Portable Car Seat Alarms
For parents who are looking for a solution now, car seat alarms are a great safety option. These devices are typically secured under the child’s seat or across the chest to monitor when they are present in the car. Fatherly lists these as the most popular products currently on the market:
- Car Seat Clips
The ChildMinder SoftClip and Elpho eClip both work by attaching the product to the seat harness. After syncing the devices to a smartphone and key fob, a driver can be alerted when their child is still in the car if they walk more than 15-feet away. The Elpho eClip even has a built-in thermometer to detect when the backseat is too hot.
- Car Seat Cushions
Sunshine Baby iRemind and Sense A Life are alarms in the form of a soft cushion that are placed under the child’s seat. These devices alert a driver when they walk away from the car that a child is still detected in the back seat.
- Smart Car Seat
Evenflo released a car seat with a built-in sensor to alert a parent when a child is still sitting in it. This car seat plugs directly into the cars on-board diagnostic port and chimes until the driver physically removes the child from the seat.

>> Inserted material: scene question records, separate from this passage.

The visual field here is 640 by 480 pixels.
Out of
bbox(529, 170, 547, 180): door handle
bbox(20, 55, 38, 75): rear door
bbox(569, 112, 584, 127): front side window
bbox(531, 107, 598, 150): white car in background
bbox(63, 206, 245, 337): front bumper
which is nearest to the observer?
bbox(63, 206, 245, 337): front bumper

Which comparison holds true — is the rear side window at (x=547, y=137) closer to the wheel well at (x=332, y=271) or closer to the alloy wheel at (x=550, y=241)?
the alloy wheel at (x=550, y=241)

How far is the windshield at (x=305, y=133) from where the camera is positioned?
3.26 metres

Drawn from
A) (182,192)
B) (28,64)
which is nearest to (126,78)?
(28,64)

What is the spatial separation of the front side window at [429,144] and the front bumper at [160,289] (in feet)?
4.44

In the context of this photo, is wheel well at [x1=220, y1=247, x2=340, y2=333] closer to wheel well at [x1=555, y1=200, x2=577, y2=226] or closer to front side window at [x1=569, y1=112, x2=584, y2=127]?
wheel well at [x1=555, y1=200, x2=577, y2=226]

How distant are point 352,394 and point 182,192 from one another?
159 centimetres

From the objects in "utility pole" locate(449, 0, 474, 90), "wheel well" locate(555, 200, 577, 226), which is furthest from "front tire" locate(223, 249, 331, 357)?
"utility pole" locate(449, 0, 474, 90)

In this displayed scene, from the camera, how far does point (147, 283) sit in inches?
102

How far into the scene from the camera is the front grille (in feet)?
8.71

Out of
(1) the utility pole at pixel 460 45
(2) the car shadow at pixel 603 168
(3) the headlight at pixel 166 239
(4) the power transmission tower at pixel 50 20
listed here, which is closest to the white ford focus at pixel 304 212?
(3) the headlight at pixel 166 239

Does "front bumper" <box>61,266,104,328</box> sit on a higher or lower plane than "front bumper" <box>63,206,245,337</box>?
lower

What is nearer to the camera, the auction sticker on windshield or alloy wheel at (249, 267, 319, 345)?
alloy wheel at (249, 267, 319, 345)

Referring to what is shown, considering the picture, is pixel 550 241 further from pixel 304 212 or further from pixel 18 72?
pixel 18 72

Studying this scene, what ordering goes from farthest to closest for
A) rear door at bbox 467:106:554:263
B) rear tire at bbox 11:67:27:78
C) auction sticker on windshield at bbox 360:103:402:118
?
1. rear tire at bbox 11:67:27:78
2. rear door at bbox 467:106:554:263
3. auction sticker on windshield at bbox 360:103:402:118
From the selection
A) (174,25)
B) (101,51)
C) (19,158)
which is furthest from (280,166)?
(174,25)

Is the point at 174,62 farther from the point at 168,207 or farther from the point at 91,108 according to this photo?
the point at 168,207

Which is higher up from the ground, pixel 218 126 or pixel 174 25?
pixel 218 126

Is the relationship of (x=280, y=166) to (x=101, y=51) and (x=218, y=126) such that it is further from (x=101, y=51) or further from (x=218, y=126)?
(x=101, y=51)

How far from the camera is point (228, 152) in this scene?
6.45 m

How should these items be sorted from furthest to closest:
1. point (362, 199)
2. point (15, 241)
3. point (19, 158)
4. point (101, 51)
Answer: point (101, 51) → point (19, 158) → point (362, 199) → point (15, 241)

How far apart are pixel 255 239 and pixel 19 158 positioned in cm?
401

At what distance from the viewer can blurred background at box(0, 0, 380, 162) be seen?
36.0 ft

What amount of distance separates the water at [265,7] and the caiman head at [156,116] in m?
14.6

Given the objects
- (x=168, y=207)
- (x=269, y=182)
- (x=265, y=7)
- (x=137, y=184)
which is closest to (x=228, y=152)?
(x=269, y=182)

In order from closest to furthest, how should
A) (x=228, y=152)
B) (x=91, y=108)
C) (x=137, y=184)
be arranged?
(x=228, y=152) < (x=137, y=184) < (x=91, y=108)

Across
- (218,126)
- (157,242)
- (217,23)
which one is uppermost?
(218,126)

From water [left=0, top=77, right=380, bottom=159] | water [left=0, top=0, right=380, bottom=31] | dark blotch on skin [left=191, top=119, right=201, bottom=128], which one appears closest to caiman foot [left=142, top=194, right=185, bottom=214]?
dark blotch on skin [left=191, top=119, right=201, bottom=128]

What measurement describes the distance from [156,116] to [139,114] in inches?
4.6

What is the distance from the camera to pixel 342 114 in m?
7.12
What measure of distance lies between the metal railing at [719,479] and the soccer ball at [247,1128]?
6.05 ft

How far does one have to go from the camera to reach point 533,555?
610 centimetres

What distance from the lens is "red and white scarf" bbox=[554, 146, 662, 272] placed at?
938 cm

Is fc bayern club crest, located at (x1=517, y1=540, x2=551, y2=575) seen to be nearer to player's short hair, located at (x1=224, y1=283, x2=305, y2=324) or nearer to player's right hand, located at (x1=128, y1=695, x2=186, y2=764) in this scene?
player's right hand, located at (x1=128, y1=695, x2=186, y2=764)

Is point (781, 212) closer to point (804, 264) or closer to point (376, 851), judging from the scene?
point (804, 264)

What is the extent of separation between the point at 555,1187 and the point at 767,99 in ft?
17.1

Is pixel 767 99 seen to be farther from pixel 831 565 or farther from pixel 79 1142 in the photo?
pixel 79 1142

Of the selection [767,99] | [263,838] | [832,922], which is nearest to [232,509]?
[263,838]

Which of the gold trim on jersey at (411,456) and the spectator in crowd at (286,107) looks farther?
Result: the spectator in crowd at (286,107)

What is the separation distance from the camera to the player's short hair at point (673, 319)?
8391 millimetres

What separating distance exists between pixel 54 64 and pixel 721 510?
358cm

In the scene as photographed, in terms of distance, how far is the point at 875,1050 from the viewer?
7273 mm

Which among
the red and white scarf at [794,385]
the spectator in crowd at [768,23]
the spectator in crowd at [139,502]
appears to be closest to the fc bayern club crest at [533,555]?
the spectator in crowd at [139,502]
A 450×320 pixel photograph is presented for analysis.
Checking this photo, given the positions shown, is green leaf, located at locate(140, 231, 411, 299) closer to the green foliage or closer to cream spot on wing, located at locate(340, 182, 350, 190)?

Child Safety Reminder Apps
If you don’t have the money for a new car or a fancy alarm, there are plenty of affordable and free apps parents can use instead.
Waze has a built-in feature that parents can use to set a reminder to check the back seat when they arrive at their destination. Another app through Kars4Kids will sound an alarm when the parent leaves the car as a reminder to check the backseat.
No cell service? For The Backseat App, it’s not a problem. This app works with both Apple and Android devices without Bluetooth and will sound an alarm when the car is parked. If the driver does not disengage the alarm, three emergency contacts will be contacted that someone could still be in the backseat.
If You See Something, Do Something
All Connecticut residents can do their part by staying alert to unattended children in hot cars. If you see a child or children alone in a car with no parent or guardian nearby, the N.H.T.S.A. advises patrons to take the following steps:
- Call 911 if the child appears to be in distress or is unresponsive. Follow first responder guidance on how to get the child out of the vehicle safely, even if it means breaking the glass.
- If the child appears fine, try to locate the parent or guardian in the parking lot or a nearby store before calling local authorities for assistance.
Don’t risk the life of a child by taking a chance that their parents will be back soon. If you see something, do something.